Other Brexit-supporting MPs have been less forthcoming. Priti Patel, who was recently forced to resign as international development secretary, said this week that she would have told Brussels to “sod off” over its divorce bill demands.
Bernard Jenkin told the Guardian: “It better be worth it!” Others such as Iain Duncan Smith and Jacob Rees-Mogg have urged May to hold tight before offering too much.
Labour MP Chuka Umunna said Johnson and Gove promised there would not be a big divorce bill to pay. “The big new facts emerging are that there will be a big divorce bill to pay and that means the £350m extra per week for the NHS promised by the Leave campaign – without which they say they would have lost the referendum – simply will not happen,” he said.
“This is very significant and not what people voted for, which is why we should have an open mind on what happens at the end of these negotiations.”

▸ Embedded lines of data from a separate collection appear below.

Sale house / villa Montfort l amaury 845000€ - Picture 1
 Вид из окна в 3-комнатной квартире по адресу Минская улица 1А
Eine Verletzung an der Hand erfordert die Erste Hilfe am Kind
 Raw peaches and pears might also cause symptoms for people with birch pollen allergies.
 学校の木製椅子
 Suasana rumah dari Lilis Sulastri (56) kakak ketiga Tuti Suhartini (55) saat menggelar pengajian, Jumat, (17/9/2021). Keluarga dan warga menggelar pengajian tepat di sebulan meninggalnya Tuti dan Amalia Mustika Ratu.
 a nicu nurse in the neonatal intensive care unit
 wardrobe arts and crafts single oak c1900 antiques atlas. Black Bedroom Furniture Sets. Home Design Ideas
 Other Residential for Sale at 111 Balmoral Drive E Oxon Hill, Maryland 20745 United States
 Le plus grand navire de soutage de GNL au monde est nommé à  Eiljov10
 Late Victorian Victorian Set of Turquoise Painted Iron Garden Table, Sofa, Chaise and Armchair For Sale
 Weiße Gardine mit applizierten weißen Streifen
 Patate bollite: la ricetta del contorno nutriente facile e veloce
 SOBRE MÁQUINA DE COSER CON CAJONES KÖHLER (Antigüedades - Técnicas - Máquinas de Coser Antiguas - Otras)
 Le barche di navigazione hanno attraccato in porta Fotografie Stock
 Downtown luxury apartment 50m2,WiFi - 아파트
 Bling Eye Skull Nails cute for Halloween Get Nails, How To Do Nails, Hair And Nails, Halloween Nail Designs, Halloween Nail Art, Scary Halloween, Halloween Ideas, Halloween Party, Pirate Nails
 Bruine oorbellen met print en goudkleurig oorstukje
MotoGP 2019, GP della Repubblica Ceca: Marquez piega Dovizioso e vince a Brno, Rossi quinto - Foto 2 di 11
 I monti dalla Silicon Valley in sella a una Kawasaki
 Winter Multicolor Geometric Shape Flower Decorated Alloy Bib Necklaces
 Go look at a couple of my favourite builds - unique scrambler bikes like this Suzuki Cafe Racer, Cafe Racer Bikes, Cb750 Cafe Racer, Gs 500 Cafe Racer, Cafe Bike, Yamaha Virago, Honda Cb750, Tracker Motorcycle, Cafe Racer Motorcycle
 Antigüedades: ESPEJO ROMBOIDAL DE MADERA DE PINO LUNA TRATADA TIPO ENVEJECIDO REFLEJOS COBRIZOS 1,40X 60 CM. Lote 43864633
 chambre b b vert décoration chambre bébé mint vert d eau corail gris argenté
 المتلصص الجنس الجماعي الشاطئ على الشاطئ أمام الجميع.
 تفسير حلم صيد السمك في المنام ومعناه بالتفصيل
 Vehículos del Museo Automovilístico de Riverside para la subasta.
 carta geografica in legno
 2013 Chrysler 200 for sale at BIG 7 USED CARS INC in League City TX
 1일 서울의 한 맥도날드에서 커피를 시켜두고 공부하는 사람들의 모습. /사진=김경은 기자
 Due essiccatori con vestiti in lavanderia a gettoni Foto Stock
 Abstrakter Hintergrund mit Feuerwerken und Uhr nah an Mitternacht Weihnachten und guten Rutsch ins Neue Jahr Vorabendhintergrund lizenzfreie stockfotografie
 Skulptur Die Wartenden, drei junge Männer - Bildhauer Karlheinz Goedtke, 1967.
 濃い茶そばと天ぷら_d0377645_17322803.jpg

The Brexit secretary, David Davis, cancelled an initial plan to be in Brussels on Friday to help the final discussions with the commission along, it is understood.
Sources instead said Davis would now go to Brussels on Monday to join May for a dinner with Juncker. One diplomat said: “Juncker wants his big moment.”
Following the dinner, there will be a meeting of ambassadors to the EU on Wednesday to give their sign-off and a meeting of the EU’s 28 commissioners. A spokesman for the commission declined to comment.